Revenue per Employee is calculated as: (TTM Revenue / Total Current Employees)
Rule of 40: How does a company balance topline growth with bottom line efficiency? It’s the sum of the company’s revenue growth rate and EBITDA Margin. Netting the two should get you above 40 to pass the test.
Rule of 40 is calculated as: TTM Revenue Growth % + TTM Adjusted EBITDA Margin %
A few other notes on efficiency metrics:
Net Dollar Retention is another great measure of efficiency, but many companies have stopped quoting it as an exact number, choosing instead to disclose if it’s above or below a threshold once a year. It’s also uncommon for some types of companies, like marketplaces, to report it at all.

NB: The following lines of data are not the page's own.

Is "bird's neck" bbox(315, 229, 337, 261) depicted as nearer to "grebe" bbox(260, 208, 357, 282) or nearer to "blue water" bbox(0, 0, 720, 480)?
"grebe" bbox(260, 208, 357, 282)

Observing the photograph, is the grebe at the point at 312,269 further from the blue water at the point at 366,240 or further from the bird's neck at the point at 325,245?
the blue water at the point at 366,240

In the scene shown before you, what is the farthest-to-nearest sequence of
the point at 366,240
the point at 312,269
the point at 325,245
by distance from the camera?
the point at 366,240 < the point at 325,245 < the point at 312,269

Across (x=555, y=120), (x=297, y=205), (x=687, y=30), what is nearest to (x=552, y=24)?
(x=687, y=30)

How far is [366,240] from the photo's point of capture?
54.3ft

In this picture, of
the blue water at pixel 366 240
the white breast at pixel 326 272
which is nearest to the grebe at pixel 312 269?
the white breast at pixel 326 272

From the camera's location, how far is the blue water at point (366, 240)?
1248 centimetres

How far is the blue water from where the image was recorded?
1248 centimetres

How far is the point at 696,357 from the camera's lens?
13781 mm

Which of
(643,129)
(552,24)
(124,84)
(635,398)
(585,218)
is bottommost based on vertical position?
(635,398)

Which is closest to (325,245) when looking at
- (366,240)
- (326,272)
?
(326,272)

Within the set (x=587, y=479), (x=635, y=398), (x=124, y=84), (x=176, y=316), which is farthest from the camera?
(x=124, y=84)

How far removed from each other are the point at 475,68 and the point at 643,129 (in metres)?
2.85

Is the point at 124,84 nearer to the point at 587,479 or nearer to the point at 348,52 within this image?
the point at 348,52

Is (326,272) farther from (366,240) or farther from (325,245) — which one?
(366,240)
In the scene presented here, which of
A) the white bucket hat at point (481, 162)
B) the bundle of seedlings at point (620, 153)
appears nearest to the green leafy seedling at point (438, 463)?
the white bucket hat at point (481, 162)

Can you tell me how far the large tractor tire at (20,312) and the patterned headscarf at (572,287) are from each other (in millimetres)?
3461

Most public companies don’t report net new ARR, and not all revenue is “recurring”, so I’m doing my best to approximate using changes in reported GAAP revenue. I admit this is a “stricter” view, as it is measuring change in net revenue.
Operating Expenditures
Decreasing your OPEX relative to revenue demonstrates Operating Leverage, and leaves more dollars to drop to the bottom line, as companies strive to achieve +25% profitability at scale.
The most common buckets companies put their operating costs into are:
Cost of Goods Sold: Customer Support employees, infrastructure to host your business in the cloud, API tolls, and banking fees if you are a FinTech.
Sales & Marketing: Sales and Marketing employees, advertising spend, demand gen spend, events, conferences, tools.
Research & Development: Product and Engineering employees, development expenses, tools.
General & Administrative: Finance, HR, and IT employees… and everything else. Or as I like to call myself “Strategic Backoffice Overhead.”
All of these are taken on a Gaap basis and therefore INCLUDE stock based comp, a non cash expense.